Lundi 7 août 2023, le vice-premier ministre italien, Matteo Salvini, a annoncé la création d’une taxe de 40 % sur les « surprofits » de « milliards » d’euros des banques pour compenser le coût pour les ménages et les entreprises de l’envolée des taux d’intérêt.
L’Italie va prélever une taxe de 40% sur les surprofits des banques
Le gouvernement italien fustigeait depuis des mois la politique monétaire de la BCE. « Il est juste de lutter de manière ferme contre l’inflation, mais pour de nombreuses personnes, la recette simpliste des hausses de taux suivie par la BCE ne semble pas être la bonne voie », avait déclaré devant le Parlement Giorgia Meloni. Son vice-président du Conseil, Matteo Salvini, qualifiait même cette hausse de « dangereuse pour l’économie transalpine et néfaste aussi bien pour les ménages que pour les entreprises ». En effet, la remontée brutale des taux d’intérêt directeurs, précisément pour juguler l’inflation, dope les revenus des établissements de crédits, en particulier dans les pays où priment les emprunts à taux variables.
Les banques italiennes, à l’instar de leurs concurrentes dans d’autres pays européens, ont vu leurs revenus nets d’intérêts s’envoler dans la foulée de la hausse des taux, sans pour autant augmenter la rémunération des comptes courants de leurs clients. La première banque italienne, Intesa Sanpaolo, a ainsi vu son bénéfice net bondir de 80 %, à 4,2 milliards d’euros, au cours des six premiers mois de l’année, grâce aux revenus générés par la hausse des taux d’intérêt. Sa rivale UniCredit a affiché un bénéfice net semestriel de 4,4 milliards d’euros.
= = = =
#### CONSIGNES DES TÂCHES
1/ Répondez aux questions suivantes à partir de l'article sur la taxe italienne visant les surprofits des banques.
(a) Quel est le taux de la taxe annoncée par Matteo Salvini ?
(b) Devant quelle instance Giorgia Meloni a-t-elle critiqué la politique de hausse des taux de la BCE ?
(c) Quel bénéfice net semestriel UniCredit a-t-elle affiché ?
2/ Extrayez mot pour mot, dans l'article sur la taxe italienne visant les surprofits des banques, le passage qui va de « Les banques italiennes, à » à « 4,4 milliards d’euros. ».

#### EXTRAITS DE DONNÉES
= = = =
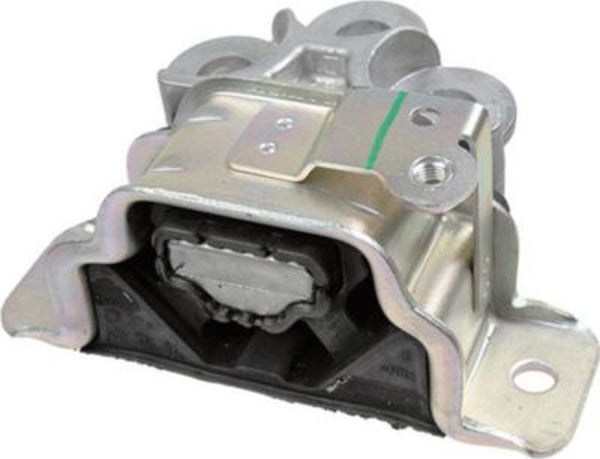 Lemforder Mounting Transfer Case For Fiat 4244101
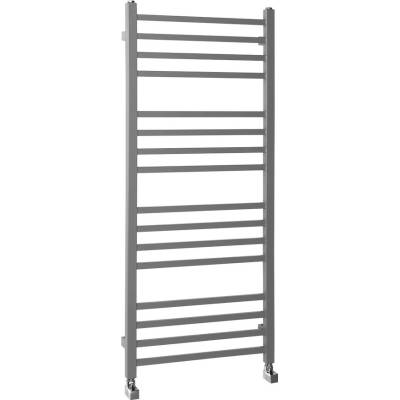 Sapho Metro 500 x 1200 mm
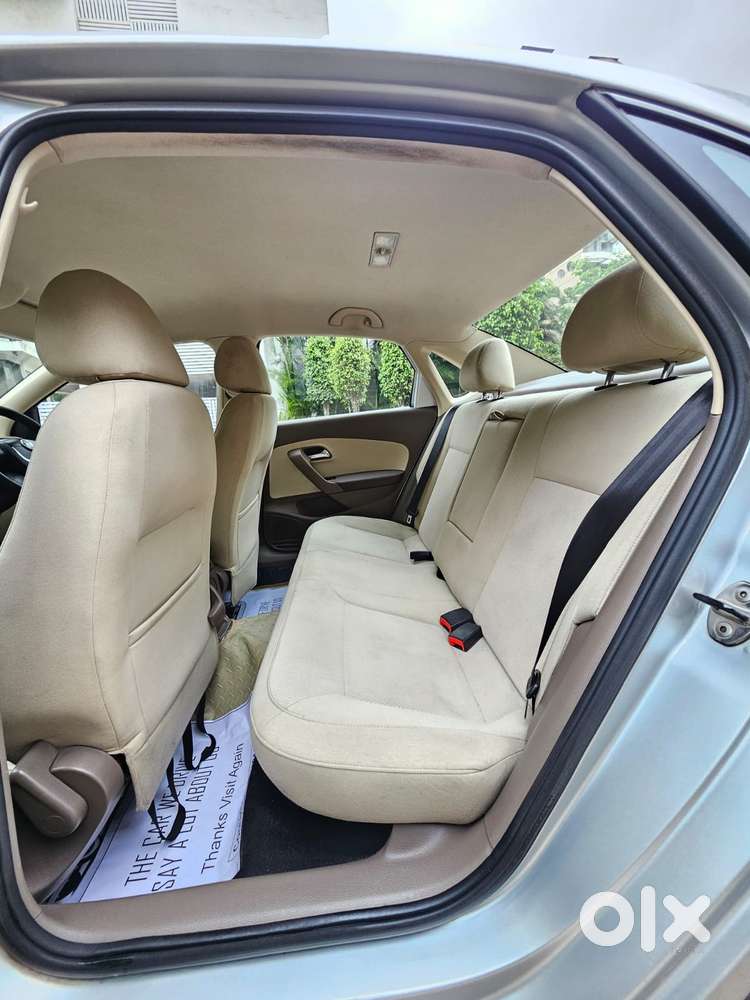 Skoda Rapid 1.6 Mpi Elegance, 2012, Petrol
= = = =
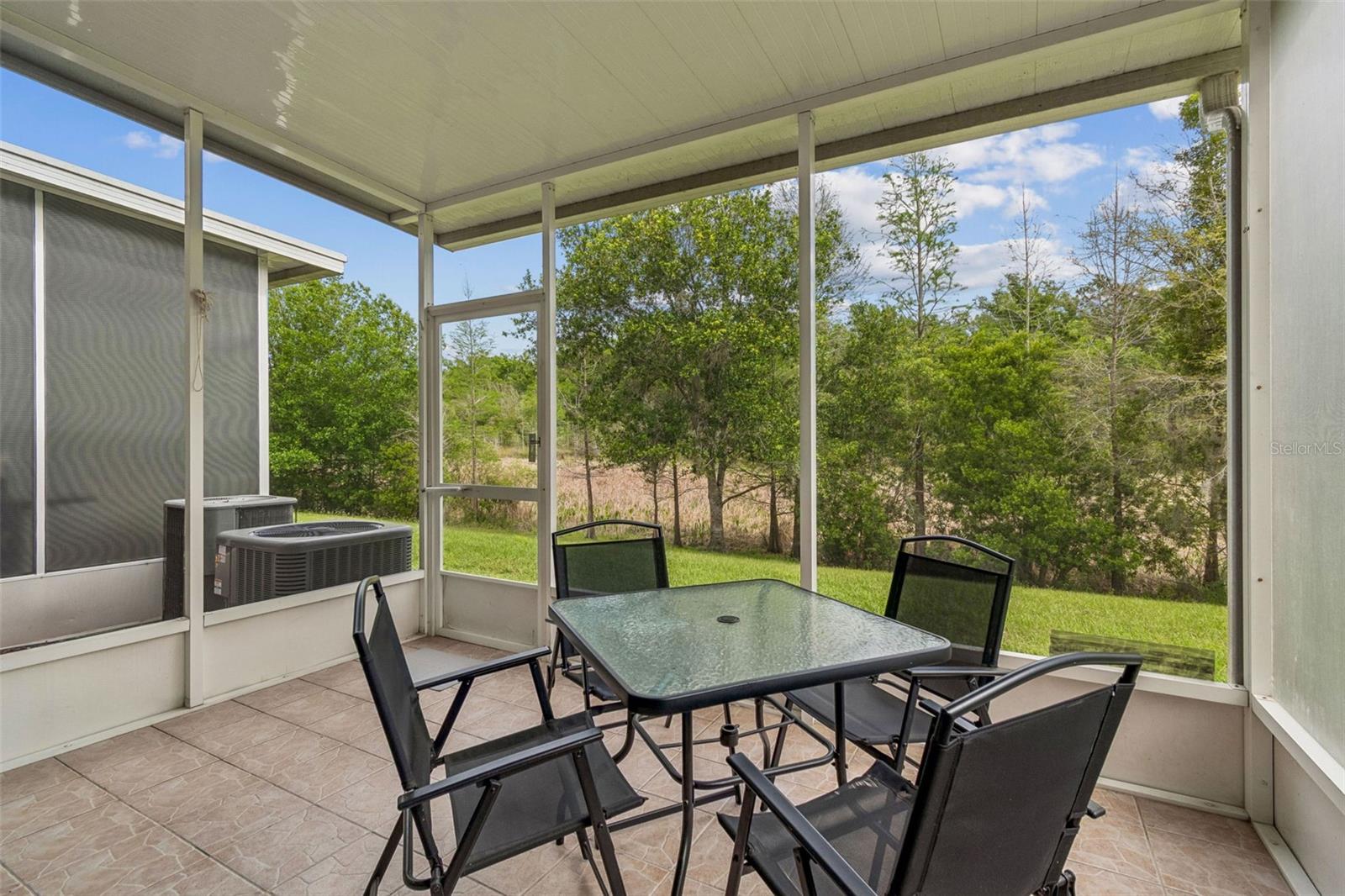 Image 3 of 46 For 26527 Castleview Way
= = = =
#### RÉPONSES NUMÉROTÉES
1/
(a) 40 %
(b) Le Parlement
(c) 4,4 milliards d'euros

2/
Les banques italiennes, à l’instar de leurs concurrentes dans d’autres pays européens, ont vu leurs revenus nets d’intérêts s’envoler dans la foulée de la hausse des taux, sans pour autant augmenter la rémunération des comptes courants de leurs clients. La première banque italienne, Intesa Sanpaolo, a ainsi vu son bénéfice net bondir de 80 %, à 4,2 milliards d’euros, au cours des six premiers mois de l’année, grâce aux revenus générés par la hausse des taux d’intérêt. Sa rivale UniCredit a affiché un bénéfice net semestriel de 4,4 milliards d’euros.